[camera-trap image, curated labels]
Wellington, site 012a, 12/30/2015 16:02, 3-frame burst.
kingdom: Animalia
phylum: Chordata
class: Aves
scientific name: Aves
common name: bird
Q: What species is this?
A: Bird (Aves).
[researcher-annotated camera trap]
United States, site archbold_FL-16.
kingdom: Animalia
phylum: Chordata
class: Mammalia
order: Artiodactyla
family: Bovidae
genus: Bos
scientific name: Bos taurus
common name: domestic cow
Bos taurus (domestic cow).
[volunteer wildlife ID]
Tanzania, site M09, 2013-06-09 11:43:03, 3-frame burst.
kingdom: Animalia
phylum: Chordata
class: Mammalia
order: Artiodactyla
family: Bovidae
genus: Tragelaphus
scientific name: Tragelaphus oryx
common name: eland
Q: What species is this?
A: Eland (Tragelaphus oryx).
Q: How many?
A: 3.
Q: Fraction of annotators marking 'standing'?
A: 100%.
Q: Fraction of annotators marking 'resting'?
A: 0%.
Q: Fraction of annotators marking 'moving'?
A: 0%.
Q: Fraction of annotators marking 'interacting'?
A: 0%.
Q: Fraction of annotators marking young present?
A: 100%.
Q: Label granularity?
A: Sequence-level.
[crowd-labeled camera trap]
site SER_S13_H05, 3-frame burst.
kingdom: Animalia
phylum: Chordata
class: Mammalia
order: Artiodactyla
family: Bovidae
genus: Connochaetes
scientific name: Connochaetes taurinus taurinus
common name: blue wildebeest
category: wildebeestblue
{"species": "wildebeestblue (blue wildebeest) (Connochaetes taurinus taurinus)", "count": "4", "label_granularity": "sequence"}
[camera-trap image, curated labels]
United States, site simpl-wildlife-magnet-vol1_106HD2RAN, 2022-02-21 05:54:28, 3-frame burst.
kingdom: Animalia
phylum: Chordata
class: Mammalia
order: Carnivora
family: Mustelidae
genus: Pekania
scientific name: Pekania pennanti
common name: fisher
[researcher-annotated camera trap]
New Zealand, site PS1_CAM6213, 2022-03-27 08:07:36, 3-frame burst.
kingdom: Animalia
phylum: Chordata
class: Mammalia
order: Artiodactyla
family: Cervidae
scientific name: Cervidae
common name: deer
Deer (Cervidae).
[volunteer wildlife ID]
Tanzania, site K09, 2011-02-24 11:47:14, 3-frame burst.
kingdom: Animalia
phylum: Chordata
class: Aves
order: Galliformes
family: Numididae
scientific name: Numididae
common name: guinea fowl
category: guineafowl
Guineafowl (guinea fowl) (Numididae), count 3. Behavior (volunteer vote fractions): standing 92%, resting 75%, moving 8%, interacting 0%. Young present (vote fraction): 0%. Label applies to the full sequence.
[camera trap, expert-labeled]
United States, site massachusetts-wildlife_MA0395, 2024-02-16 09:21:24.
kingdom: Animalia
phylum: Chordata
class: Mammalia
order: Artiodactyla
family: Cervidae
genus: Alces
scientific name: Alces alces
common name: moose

# [What is needed]
Report each line in the data that holds the word "wildebeestblue".

# [Answer]
category: wildebeestblue
{"species": "wildebeestblue (blue wildebeest) (Connochaetes taurinus taurinus)", "count": "4", "label_granularity": "sequence"}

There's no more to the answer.